As a follow-up to my previous question, I'm interested in improving the performance of the existing recursive sampling function.
By recursive sampling I mean randomly choosing up to n unique unexposed IDs for a given exposed ID, and the randomly choosing up to n unique unexposed IDs from the remaining unexposed IDs for another exposed ID. If there are no remaining unexposed IDs for a given exposed ID, then the exposed ID is left out.
The original function is as follows:
recursive_sample <- function(data, n) {
groups <- unique(data[["exposed"]])
out <- data.frame(exposed = character(), unexposed = character())
for (group in groups) {
chosen <- data %>%
filter(exposed == group,
!unexposed %in% out$unexposed) %>%
group_by(unexposed) %>%
slice(1) %>%
ungroup() %>%
sample_n(size = min(n, nrow(.)))
out <- rbind(out, chosen)
}
out
}
I was able to create a more efficient one as follows:
recursive_sample2 <- function(data, n) {
groups <- unique(data[["exposed"]])
out <- tibble(exposed = integer(), unexposed = integer())
for (group in groups) {
chosen <- data %>%
filter(exposed == group,
!unexposed %in% out$unexposed) %>%
filter(!duplicated(unexposed)) %>%
sample_n(size = min(n, nrow(.)))
out <- bind_rows(out, chosen)
}
out
}
Sample data and bechmarking:
set.seed(123)
df <- tibble(exposed = rep(1:100, each = 100),
unexposed = sample(1:7000, 10000, replace = TRUE))

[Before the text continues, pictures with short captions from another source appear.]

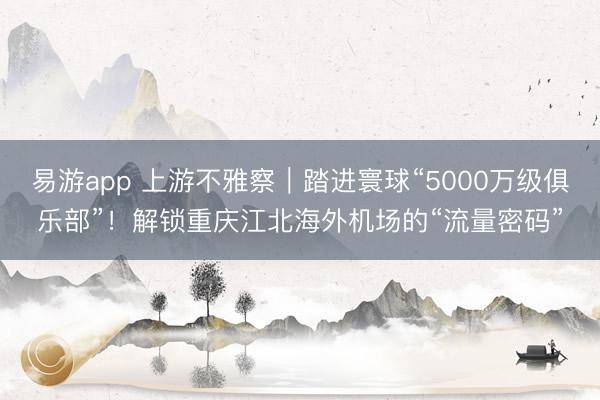 易游app 上游不雅察|踏进寰球“5000万级俱乐部”!解锁重庆江北海外机场的“流量密码”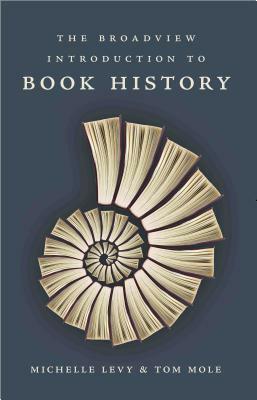 The Broadview Introduction to Book History by Tom Mole, Michelle Levy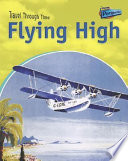 Flying High: Air Travel Past and Present cover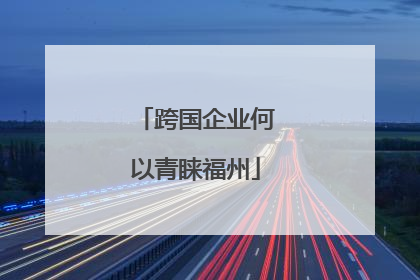 跨国企业何以青睐福州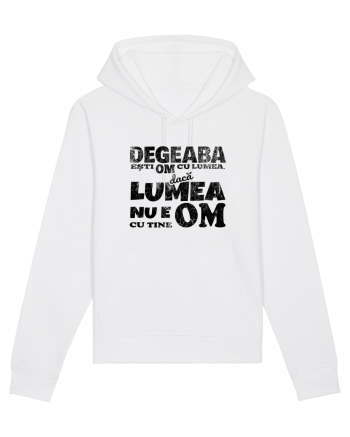 Degeaba esti Om cu Lumea, daca Lumea nu e Om cu Tine White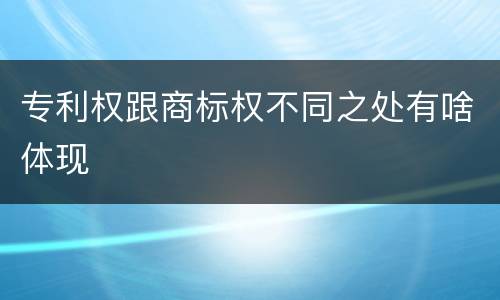 专利权跟商标权不同之处有啥体现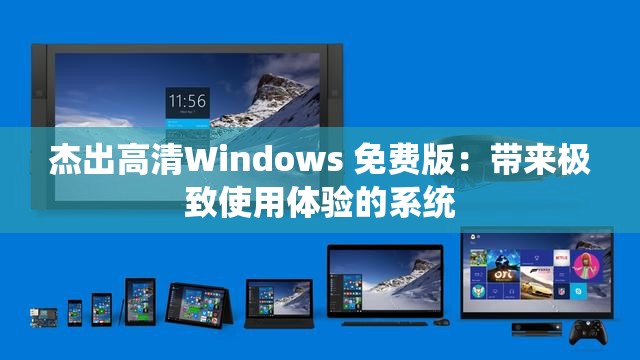 杰出高清Windows 免费版：带来极致使用体验的系统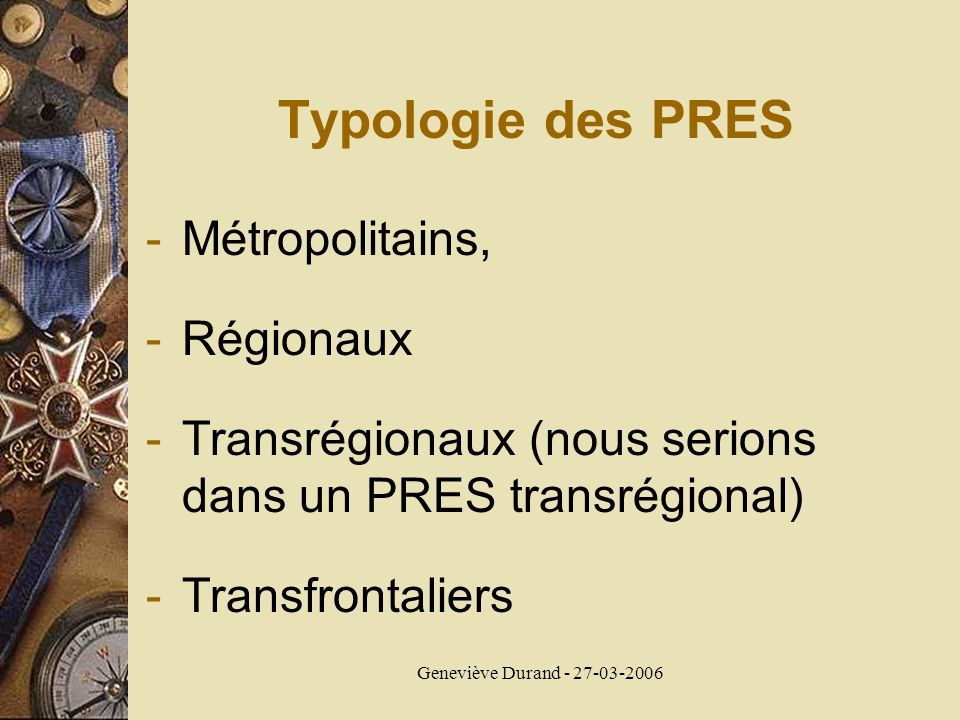 Geneviève Durand Typologie des PRES -Métropolitains, -Régionaux -Transrégionaux (nous serions dans un PRES transrégional) -Transfrontaliers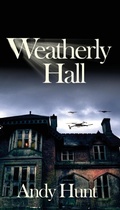 Cover: Weatherly Hall - Cyclotron Press (www.cyclotronpress.com)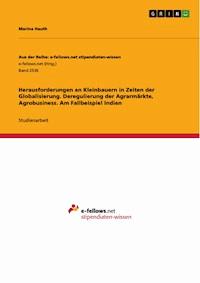 Herausforderungen an Kleinbauern in Zeiten der Globalisierung. Deregulierung der Agrarmärkte, Agrobusiness. Am Fallbeispiel Indien - Marina Hauth - E-Book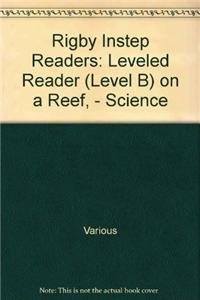 Paperback Rigby Instep Readers: Leveled Reader (Level B) on a Reef, - Science Book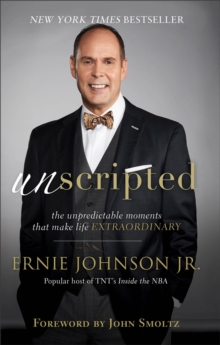 Unscripted – The Unpredictable Moments That Make Life Extraordinary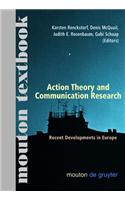 Action Theory and Communication Research: Recent Developments in Europe. (Mouton Textbook)(3 Communications Monograph [CM])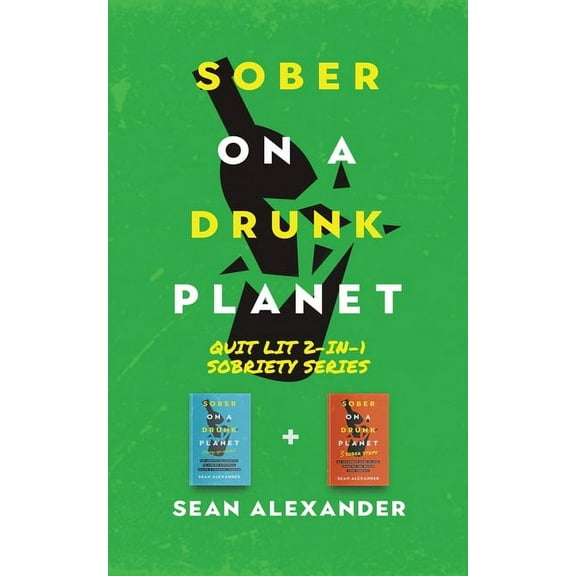 Sober On A Drunk Planet: Quit Lit 2-In-1 Sobriety Series: An Uncommon Alcohol Self-Help Guide For Sober Curious Through , (Paperback)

microbenchmark(f1 = recursive_sample(df, 5),
f2 = recursive_sample2(df, 5),
times = 10)
Unit: milliseconds
expr min lq mean median uq max neval cld
f1 1307.7198 1316.5276 1379.0533 1371.3952 1416.6360 1540.955 10 b
f2 839.0086 865.2547 914.8327 901.2288 970.9518 1036.170 10 a
However, for my actual dataset, I would need an even more efficient (i.e., quicker) function. Any ideas for a more efficient version, whether in data.table
, involving parallelisation or other approaches are welcome.